Multiple Line Pattern Match

Discussion in 'Perl Misc' started by Chris L., Apr 9, 2006.

  1. Chris L.

    Chris L. Guest

    Can someone please provide some assitance with a multi-line matching
    problem? I have a datafile that looks like this:

    ***************DATAFILE************************
    START
    foo
    START
    foo
    START
    foo
    bar
    foo
    bar
    foo
    bar
    START


    I am trying to capture the contents between the START and START
    delineators. However, only if there are more than 1 line in between
    them.
    Specifically, I want to capture the entries with 6 lines in between
    START and START--
    but I want to leave out the entries that are only 1 line between START
    and START.


    Below is what I have so far-- however, it captures everything in
    between START and START. Again, Im trying to catch only the 6 line
    stretches between START and START not the 1 line stretches...
    ---------------------------------------------------------------------------­-------------------------------

    open(FH,"foobar.txt")|| die "Cannot open FHandle: $!";
    local $/ = "START\n";
    while ( <FH> )
    {
    s/.*START\n//;
    print;
    }
    close FH;
    ---------------------------------------------------------------------------­----------------------------------

    Is there a way to specify the amount of lines?
    Thank you very much for your time.
    Chris L.
     
    Chris L., Apr 9, 2006
    #1
    1. Advertising

  2. Chris L.

    Xicheng Jia Guest

    Chris L. wrote:
    > Can someone please provide some assitance with a multi-line matching
    > problem? I have a datafile that looks like this:
    >
    > ***************DATAFILE************************
    > START
    > foo
    > START
    > foo
    > START
    > foo
    > bar
    > foo
    > bar
    > foo
    > bar
    > START
    >
    >
    > I am trying to capture the contents between the START and START
    > delineators. However, only if there are more than 1 line in between
    > them.
    > Specifically, I want to capture the entries with 6 lines in between
    > START and START--
    > but I want to leave out the entries that are only 1 line between START
    > and START.
    >
    >
    > Below is what I have so far-- however, it captures everything in
    > between START and START. Again, Im trying to catch only the 6 line
    > stretches between START and START not the 1 line stretches...
    > ---------------------------------------------------------------------------­-------------------------------
    >
    > open(FH,"foobar.txt")|| die "Cannot open FHandle: $!";
    > local $/ = "START\n";
    > while ( <FH> )
    > {

    = s/.*START\n//;
    this line is useless, coz START has been in $/, so $_ doesnot contain
    the string "START", if you want to remove the last START which is not
    followed by a newline, then you may want to use:

    s/.*START//;

    > print;
    > }
    > close FH;
    > ---------------------------------------------------------------------------­----------------------------------
    >

    = Is there a way to specify the amount of lines?

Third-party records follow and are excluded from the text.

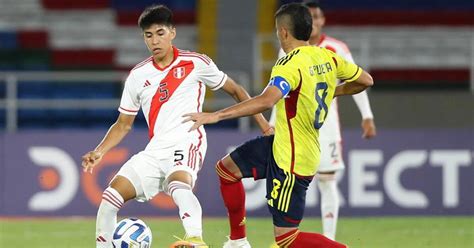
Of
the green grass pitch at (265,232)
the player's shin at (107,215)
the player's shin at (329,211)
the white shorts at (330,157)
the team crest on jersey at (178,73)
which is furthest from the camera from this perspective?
the green grass pitch at (265,232)

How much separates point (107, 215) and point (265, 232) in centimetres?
427

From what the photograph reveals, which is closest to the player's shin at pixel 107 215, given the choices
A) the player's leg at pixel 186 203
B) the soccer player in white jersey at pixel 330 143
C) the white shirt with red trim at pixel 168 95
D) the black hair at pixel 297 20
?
the player's leg at pixel 186 203

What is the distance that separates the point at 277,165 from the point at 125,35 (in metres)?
13.6

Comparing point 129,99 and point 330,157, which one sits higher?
point 129,99

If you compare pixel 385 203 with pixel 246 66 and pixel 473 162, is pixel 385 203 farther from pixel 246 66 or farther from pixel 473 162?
pixel 246 66

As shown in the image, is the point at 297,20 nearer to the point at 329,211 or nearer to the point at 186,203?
the point at 186,203

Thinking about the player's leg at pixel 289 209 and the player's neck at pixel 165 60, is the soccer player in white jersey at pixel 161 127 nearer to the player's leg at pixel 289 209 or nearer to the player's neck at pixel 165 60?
the player's neck at pixel 165 60

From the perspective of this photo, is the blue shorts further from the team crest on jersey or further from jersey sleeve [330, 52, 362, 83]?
the team crest on jersey

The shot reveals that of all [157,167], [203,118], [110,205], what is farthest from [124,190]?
[203,118]

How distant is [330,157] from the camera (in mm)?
10234

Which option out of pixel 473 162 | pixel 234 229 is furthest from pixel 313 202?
pixel 234 229

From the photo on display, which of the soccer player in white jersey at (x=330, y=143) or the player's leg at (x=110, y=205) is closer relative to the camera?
the player's leg at (x=110, y=205)

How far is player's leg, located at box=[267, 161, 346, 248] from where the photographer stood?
25.2 ft

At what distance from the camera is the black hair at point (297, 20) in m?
7.72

    Just count the numer of newlines in $/, like

    my $number_of_lines = tr/\n//;
    print "$_\n\n" if $number_of_lines == 6;

    Xicheng

    > Thank you very much for your time.
    > Chris L.
     
    Xicheng Jia, Apr 9, 2006
    #2
    1. Advertising

  3. Xicheng Jia <> wrote:
    > Chris L. wrote:


    >> ***************DATAFILE************************
    >> START
    >> foo
    >> START
    >> foo
    >> START
    >> foo
    >> bar
    >> foo
    >> bar
    >> foo
    >> bar
    >> START
    >>
    >>
    >> I am trying to capture the contents between the START and START
    >> delineators. However, only if there are more than 1 line in between
    >> them.



    >> open(FH,"foobar.txt")|| die "Cannot open FHandle: $!";
    >> local $/ = "START\n";
    >> while ( <FH> )
    >> {

    >= s/.*START\n//;
    > this line is useless, coz START has been in $/, so $_ doesnot contain
    > the string "START",



    Yes it does (if the file has the $/ value anywhere in it)..

    When $/="\n" do you get a newline in $_ ?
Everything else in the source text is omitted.